Even if he were to spend five minutes looking at the table of contents, he’d still be inclined to reject the book, because three of the nine principles are about drilling, testing, and memory retention. Since he won’t read past that he’ll never see the nuanced discussion on these topics.

What kinds of things should you invest the time in to remember in the first place? Retrieval may take less time than review to get the same learning impact, but not learning something is faster still . . . .

One way to answer this question is simply to do direct practice. Directness sidesteps this question by forcing you to retrieve the things that come up often in the course of using the skill. If you’re learning a language and need to recall a word, you’ll practice it. If you never need a word, you won’t memorize it. . . . Things that are rarely used or that are easier to look up than to memorize won’t be retrieved.

Young, Scott H. Ultralearning, pp. 127–128.

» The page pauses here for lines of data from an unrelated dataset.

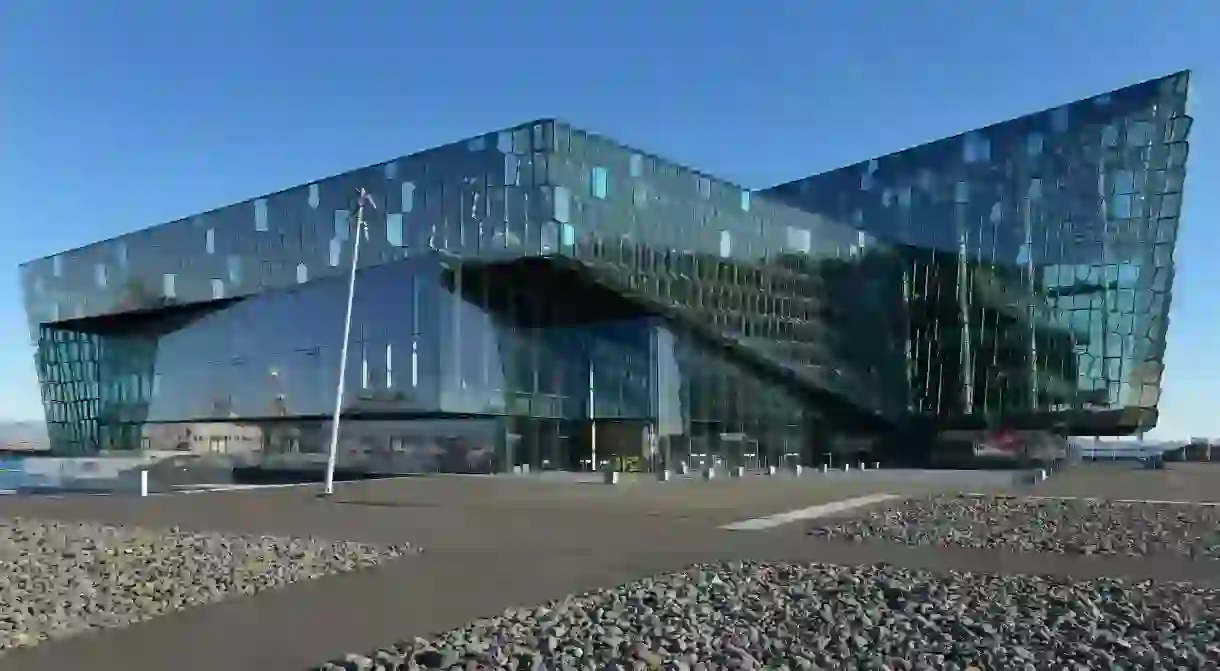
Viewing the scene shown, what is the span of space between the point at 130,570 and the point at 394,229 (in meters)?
30.2

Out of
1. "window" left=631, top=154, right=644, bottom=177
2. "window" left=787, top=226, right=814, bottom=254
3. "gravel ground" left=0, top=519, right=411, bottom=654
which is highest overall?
Answer: "window" left=631, top=154, right=644, bottom=177

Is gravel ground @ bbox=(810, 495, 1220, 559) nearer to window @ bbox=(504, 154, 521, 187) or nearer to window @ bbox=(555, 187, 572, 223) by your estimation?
window @ bbox=(555, 187, 572, 223)

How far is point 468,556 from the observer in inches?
523

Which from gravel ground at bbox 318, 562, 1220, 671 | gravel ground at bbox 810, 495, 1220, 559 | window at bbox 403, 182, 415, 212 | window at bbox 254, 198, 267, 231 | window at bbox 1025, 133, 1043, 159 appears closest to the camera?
gravel ground at bbox 318, 562, 1220, 671

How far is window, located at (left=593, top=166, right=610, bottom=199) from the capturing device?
39.0m

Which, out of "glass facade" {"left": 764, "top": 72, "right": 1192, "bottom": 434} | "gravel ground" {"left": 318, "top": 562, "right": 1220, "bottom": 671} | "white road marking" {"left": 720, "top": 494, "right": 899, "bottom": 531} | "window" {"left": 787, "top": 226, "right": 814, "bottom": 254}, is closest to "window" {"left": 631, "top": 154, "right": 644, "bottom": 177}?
"window" {"left": 787, "top": 226, "right": 814, "bottom": 254}

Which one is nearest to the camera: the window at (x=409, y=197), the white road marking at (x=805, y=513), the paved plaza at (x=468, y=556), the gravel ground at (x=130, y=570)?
the paved plaza at (x=468, y=556)

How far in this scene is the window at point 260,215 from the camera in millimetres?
46406

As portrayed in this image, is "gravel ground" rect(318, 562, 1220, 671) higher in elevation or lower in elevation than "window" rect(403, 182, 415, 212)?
lower

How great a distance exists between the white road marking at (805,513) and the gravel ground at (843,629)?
718 centimetres

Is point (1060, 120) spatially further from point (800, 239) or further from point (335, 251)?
point (335, 251)

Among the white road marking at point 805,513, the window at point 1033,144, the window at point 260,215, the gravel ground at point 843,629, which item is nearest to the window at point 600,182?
the window at point 260,215

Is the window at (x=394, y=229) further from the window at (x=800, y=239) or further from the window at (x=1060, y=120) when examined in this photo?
the window at (x=1060, y=120)

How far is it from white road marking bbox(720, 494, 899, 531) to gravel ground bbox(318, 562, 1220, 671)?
283 inches
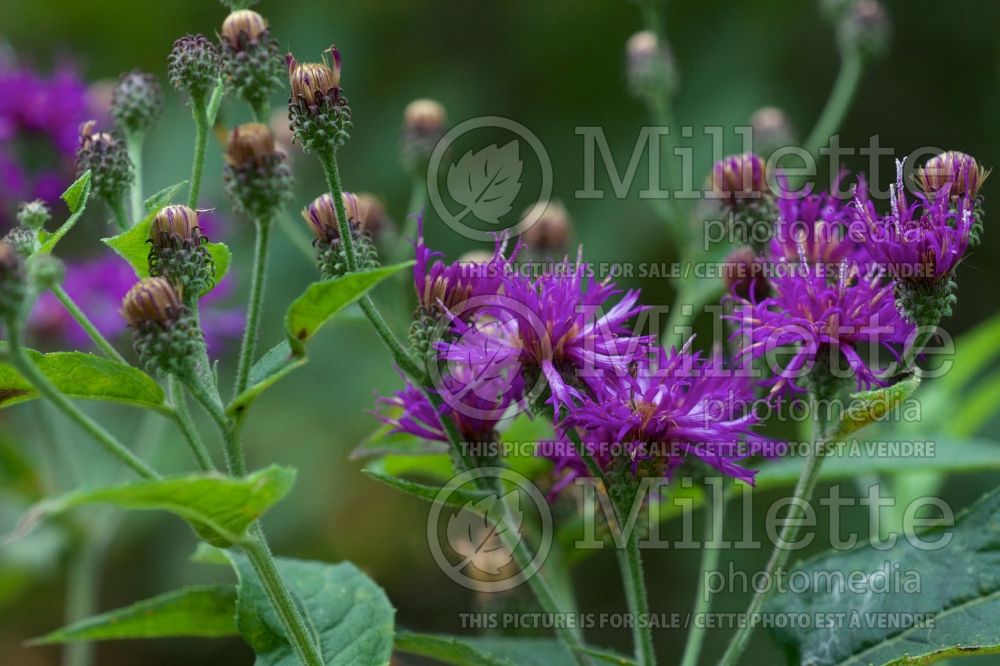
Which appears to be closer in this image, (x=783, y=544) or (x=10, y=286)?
(x=10, y=286)

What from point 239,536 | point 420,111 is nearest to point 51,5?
point 420,111

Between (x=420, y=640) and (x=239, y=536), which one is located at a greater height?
(x=239, y=536)

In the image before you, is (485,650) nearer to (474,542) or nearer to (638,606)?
(638,606)

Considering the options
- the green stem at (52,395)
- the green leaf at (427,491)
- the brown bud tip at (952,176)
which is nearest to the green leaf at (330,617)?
the green leaf at (427,491)

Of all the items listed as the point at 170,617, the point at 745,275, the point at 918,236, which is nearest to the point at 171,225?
the point at 170,617

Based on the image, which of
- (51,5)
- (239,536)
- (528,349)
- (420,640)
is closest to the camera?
(239,536)

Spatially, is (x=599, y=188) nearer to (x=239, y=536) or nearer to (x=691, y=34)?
(x=691, y=34)

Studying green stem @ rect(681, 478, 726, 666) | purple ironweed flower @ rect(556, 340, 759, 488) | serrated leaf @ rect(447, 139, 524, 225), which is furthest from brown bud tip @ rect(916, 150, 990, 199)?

Still, it’s an excellent book for anyone who is interested in undertaking any sort of learning project. There are good, practical tips how to start such a project (how to decide what to learn, how to decide how to learn it and find resources, how to manage the project once you get going).

The book works especially to normalize the behavior of undertaking a learning project that might be considered extreme in terms of its size, scope or speed.

Ultralearning: Master Hard Skills, Outsmart the Competition, and Accelerate Your Career by Scott H. Young. Highly recommended.